By colliding with Demorphos, NASA hopes to push it into a smaller orbit that saves ten minutes from the time it takes to circle Didymos, which is currently 11 hours and 55 minutes, a change that will be detected by ground-based telescopes in the following days.

This experience will make what was previously tried only in science fiction, especially in films such as "Armageddon" and "Don't Lock Up", a reality.

Technical challenge

In order to hit this small target, the vehicle will steer independently during the last four hours of flight, like a self-guided missile. And its cameras called "Draco" will take the first pictures of the asteroid, whose shape is not yet known (round or rectangular...) at the last moment. At a frame rate per second, it will be able to be seen directly on Earth with a delay of about 45 seconds only .
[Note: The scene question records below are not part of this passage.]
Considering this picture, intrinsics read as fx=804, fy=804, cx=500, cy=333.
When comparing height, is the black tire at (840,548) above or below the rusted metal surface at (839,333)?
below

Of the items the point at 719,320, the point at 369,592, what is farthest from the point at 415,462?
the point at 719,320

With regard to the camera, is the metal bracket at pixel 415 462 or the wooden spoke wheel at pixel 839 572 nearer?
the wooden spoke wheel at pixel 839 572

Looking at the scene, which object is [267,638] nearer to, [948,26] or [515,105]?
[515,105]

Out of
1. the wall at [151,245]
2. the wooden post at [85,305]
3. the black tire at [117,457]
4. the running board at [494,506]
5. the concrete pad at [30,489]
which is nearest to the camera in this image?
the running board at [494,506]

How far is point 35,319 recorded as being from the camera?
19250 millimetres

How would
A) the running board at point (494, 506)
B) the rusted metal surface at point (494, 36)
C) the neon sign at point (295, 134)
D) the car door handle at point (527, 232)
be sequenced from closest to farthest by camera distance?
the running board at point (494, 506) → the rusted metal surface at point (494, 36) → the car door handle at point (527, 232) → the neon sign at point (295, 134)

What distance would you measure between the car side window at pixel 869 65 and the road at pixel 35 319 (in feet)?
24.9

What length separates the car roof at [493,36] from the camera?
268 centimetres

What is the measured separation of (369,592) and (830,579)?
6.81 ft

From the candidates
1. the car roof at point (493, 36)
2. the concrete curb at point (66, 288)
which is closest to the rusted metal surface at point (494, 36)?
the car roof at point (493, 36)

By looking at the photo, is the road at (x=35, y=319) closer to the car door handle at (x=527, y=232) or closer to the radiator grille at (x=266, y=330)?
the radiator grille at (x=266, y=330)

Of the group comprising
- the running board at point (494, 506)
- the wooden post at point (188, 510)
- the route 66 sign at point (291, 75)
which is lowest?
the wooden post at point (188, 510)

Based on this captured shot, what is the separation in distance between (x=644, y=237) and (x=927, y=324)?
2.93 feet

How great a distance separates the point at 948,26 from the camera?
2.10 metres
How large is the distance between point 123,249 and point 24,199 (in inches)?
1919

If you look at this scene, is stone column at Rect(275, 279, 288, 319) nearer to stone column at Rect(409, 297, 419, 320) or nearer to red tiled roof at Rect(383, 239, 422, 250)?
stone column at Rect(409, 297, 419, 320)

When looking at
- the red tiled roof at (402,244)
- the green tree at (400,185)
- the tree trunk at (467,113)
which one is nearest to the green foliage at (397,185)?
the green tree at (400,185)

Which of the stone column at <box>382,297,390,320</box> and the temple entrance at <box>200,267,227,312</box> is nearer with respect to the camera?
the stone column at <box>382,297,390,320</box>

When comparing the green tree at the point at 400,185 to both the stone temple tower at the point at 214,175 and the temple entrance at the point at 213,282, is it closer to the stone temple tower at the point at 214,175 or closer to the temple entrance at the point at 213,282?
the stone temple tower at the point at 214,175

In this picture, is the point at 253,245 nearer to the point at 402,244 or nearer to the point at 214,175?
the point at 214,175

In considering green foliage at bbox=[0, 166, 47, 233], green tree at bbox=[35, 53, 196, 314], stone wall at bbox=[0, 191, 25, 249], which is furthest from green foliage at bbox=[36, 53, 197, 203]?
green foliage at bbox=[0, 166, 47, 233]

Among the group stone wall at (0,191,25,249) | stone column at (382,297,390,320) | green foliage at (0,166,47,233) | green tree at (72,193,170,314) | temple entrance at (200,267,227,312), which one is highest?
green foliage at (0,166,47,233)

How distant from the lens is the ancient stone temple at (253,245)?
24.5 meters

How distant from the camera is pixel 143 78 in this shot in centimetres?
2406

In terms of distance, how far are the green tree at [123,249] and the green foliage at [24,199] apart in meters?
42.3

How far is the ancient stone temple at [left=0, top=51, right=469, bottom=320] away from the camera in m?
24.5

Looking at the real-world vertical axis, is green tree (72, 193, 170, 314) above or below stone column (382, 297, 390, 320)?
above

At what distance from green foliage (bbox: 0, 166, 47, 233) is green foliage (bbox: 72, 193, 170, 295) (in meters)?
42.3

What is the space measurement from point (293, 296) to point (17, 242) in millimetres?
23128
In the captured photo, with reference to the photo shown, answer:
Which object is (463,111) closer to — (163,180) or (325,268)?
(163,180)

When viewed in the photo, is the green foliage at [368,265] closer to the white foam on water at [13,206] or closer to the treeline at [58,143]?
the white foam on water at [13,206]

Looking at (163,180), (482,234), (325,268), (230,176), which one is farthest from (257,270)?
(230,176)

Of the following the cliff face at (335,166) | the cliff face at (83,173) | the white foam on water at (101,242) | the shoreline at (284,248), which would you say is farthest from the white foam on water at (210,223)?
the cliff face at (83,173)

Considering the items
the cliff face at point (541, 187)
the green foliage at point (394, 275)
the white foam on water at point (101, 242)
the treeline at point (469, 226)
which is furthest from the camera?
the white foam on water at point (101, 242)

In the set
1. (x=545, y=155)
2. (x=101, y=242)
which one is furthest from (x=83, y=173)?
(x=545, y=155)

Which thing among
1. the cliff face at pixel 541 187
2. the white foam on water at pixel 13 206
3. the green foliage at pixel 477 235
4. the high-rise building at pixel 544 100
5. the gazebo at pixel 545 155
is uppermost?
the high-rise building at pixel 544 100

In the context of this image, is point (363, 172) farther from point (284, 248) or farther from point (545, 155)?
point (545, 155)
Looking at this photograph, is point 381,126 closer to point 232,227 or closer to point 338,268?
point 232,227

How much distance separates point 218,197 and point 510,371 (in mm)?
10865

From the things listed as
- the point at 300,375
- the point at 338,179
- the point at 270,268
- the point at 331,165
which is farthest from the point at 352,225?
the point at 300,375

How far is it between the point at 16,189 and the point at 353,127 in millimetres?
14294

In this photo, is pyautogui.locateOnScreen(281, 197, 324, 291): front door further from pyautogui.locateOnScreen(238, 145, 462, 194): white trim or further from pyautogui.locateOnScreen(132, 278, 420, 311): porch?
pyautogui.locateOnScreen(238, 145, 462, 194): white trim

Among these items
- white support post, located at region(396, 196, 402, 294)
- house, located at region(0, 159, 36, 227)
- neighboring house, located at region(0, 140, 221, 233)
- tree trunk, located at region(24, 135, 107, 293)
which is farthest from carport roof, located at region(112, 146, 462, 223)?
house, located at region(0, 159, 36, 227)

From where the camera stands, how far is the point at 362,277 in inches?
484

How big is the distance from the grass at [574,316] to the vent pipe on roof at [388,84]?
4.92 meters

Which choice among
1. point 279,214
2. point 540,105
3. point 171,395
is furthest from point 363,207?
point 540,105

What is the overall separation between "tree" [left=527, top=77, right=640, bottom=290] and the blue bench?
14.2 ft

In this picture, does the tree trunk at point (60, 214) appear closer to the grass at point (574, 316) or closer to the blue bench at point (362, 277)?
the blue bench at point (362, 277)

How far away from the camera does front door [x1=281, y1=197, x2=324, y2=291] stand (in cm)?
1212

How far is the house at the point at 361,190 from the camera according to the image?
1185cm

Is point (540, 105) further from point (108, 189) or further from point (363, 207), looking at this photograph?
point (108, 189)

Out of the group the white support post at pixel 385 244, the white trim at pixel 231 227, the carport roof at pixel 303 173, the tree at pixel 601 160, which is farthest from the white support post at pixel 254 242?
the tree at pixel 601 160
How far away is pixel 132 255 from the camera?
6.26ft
Minutes later, a shoe-box-sized satellite called LICIACube, which separated from Dart two weeks ago, will pass near the site to capture images of the impact and ejected materials- crushed rocks thrown out by the impact. The LICIACube images will be sent out in the following weeks and months.

Also, a group of telescopes, on Earth and in space, including "James Webb", will monitor this event, and may be able to see a luminous cloud of dust.

Finally, the European Hera probe, scheduled to launch in 2024, will monitor Demorphos closely in 2026 to assess the consequences of the collision and calculate the mass of the asteroid for the first time.

Threat still exists

Very few billions of asteroids and comets in the Earth's solar system are considered a threat to the planet and none of them will be in the next 100 years.

However, Thomas Zurbuchen, chief scientist at NASA, said, "I guarantee you that if you wait long enough, there will be something."

So far, about 30,000 asteroids of all sizes have been observed near Earth (they are called near-Earth objects, meaning that their orbit intersects with the orbit of the planet on which humans live). And about three thousand new species are found every year.

According to scientists, all asteroids with a length of a kilometer or more have almost completely been observed . But they estimate that they have detected only about 40% of asteroids measuring 140 meters or more, and these have the potential to devastate an entire region.

If the Dart misses its target, the vehicle will have enough fuel for another try in two years. But if it succeeds, it would be a first step toward a world capable of defending itself from an existential threat in the future, said Nancy Chabot of the Johns Hopkins University Applied Physics Laboratory.